NAIROBI, Kenya, Aug 21–Sanlam Kenya has reported a drop in its half year earnings to hit Sh99.1 million compared to Sh639.7 million it had registered in a similar period last year.
Sanlam Kenya Group Chief Executive Officer Patrick Tumbo said the period under review was challenging to all segments of the economy due to the coronavirus pandemic where this has been extended in the second half of the year.
“The Coronavirus pandemic affected the supply of goods and services as well as consumption at all levels, both locally and globally. Corporate earnings were greatly affected in key segments of the economy, such as manufacturing, agriculture, transport, hospitality and financial services,” said Tumbo.
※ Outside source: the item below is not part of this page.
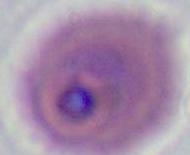
magnification: 400x or 1000x
modality: photomicrograph
identification: Plasmodium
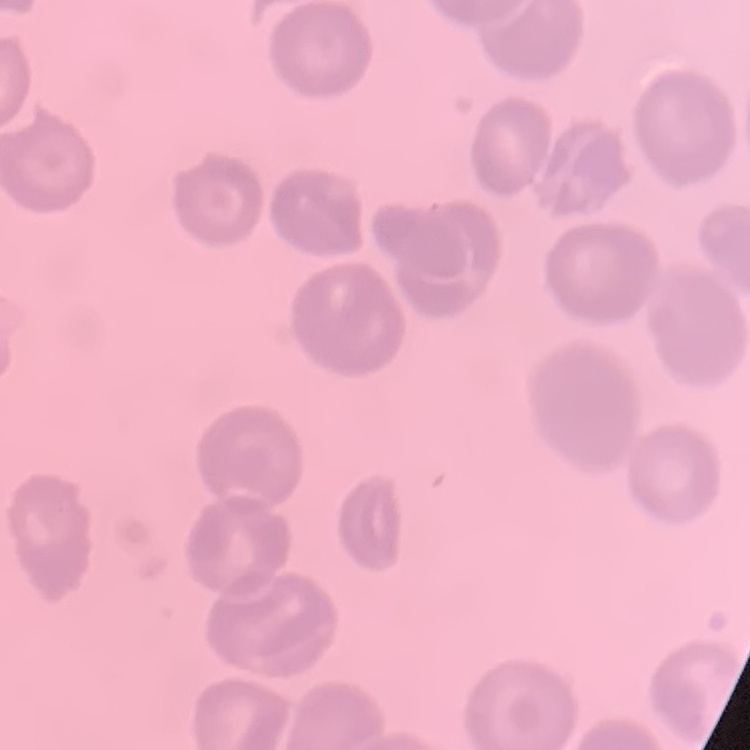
“The insurance industry was not spared as the knock-on effects in other segments reduced the ability of both corporates and individuals to spend on insurance. Experts have revised the economic growth projections for the Country, pointing to a possible contraction in GDP by 1 percent in the current fiscal year with recovery only expected in 2021,” he added.
The NSE listed firm saw its Gross written premium in the first half of the year improve by 17percent compared to the previous year.
Short term insurance (Sanlam General) saw its performance up by 35 percent compared to the prior year to hit Sh73 million while long term insurance (Sanlam Life) registered a 10percent to record Sh229 million respectively.
At the same time, cash and cash equivalents improved from Sh1.67 billion to Sh1.75 billion in the current year while solvency in the insurance subsidiaries improved compared to the same period last year, with the long-term insurance business exceeding the prescribed limits.
Sanlam Kenya is poised to weather the challenging economic environment in 2020 and post better results in 2021 and the long term.